課題一覧
[a] 抜粋のうち「現在は伊奈子先生の『天女様が」から「が加わったと感じています。」」までの部分を、一字一句変えずに書き写すこと。
[b] 抜粋に「先生」付きで名前が出てくる作家を、一人残らず挙げること。

実は『マンガワン』には立ち上げ当初から兼務というかたちで関わっていました。各編集部から兼務者を出して編集部が構成されていたんです。そこでジャンルやレーベルに縛られず、自由な企画や作品が次々と生まれていく様子に「ここなら新しいカルチャーがつくれる」と感じ、そうした自由度の高い場で編集に携わってみたいという気持ちがどんどん強まっていきました。」
ジャンルを越えた挑戦──拡張される編集のフィールド
──『マンガワン』では、どんなジャンルに取り組んできましたか?
「『マンガワン』では「ジャンルレスな編集」を実践できる場として、さまざまな挑戦をしてきました。たとえば、男性向けの“萌え”系4コマ漫画など、これまでに担当したことがなかった作風を持つ作家と作品をつくったこともあります。少女漫画を中心に手がけてきた『Cheese!』時代とはまったく違う分野で、青年誌寄りの作品や“萌え” 系ジャンルに携わることで、編集としての視野が大きく広がったと感じています。
現在は伊奈子先生の『天女様がかえらない』、常喜寝太郎先生の『全部救ってやる』、鯖井ばる先生の『セカンドバージン・セカンドライフ』の3作品を担当しています。
2025年5月からは糸川一成先生『のけもの恋がたり』、6月6日には南文夏先生『かわいい同盟』と、女性作家による新作連載も2本スタートしました。


動物保護の世界にフォーカスした『全部救ってやる』のような社会性の強いテーマの作品では、取材や資料集めにも取り組みました。少女漫画では基本的にフィールドワークを行うことは少ないのですが、現場に足を運んだり、人の話を聞いたりすることによって、編集者としての経験が大きく深まりました。

『全部救ってやる』も引き継ぎ担当ではありますが、作品の持つリアリティや社会的なテーマ性に向き合うことは、精神的な恋愛描写に強みを持つ少女漫画とは異なる編集視点が求められます。新しい切り口に取り組むことで、自分の編集スタイルにも新たな軸が加わったと感じています。」

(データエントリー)
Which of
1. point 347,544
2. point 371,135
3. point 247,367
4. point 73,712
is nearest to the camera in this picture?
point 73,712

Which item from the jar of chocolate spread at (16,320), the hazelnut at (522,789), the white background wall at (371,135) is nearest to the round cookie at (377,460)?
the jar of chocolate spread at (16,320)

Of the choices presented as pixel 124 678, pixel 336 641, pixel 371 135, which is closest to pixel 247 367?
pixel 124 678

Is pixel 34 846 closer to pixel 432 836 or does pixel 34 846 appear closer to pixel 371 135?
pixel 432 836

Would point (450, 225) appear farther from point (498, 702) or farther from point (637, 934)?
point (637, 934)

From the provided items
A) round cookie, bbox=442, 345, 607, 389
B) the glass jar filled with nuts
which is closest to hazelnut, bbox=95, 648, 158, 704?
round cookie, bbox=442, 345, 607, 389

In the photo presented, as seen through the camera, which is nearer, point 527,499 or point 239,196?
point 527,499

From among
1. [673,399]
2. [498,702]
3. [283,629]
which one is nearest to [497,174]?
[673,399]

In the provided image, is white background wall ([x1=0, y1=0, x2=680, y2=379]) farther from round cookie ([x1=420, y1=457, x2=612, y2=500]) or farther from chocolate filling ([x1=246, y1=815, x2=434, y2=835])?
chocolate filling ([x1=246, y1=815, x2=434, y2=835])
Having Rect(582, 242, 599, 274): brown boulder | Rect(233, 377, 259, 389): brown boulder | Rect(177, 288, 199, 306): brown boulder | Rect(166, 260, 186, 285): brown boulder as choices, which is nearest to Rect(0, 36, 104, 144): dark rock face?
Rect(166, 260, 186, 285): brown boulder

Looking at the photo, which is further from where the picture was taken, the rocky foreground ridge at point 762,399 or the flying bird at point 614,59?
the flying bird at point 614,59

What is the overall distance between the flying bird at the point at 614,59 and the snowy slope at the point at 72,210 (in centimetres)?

解答一覧
[a]
現在は伊奈子先生の『天女様がかえらない』、常喜寝太郎先生の『全部救ってやる』、鯖井ばる先生の『セカンドバージン・セカンドライフ』の3作品を担当しています。
2025年5月からは糸川一成先生『のけもの恋がたり』、6月6日には南文夏先生『かわいい同盟』と、女性作家による新作連載も2本スタートしました。


動物保護の世界にフォーカスした『全部救ってやる』のような社会性の強いテーマの作品では、取材や資料集めにも取り組みました。少女漫画では基本的にフィールドワークを行うことは少ないのですが、現場に足を運んだり、人の話を聞いたりすることによって、編集者としての経験が大きく深まりました。

『全部救ってやる』も引き継ぎ担当ではありますが、作品の持つリアリティや社会的なテーマ性に向き合うことは、精神的な恋愛描写に強みを持つ少女漫画とは異なる編集視点が求められます。新しい切り口に取り組むことで、自分の編集スタイルにも新たな軸が加わったと感じています。」

[b] 伊奈子、常喜寝太郎、鯖井ばる、糸川一成、南文夏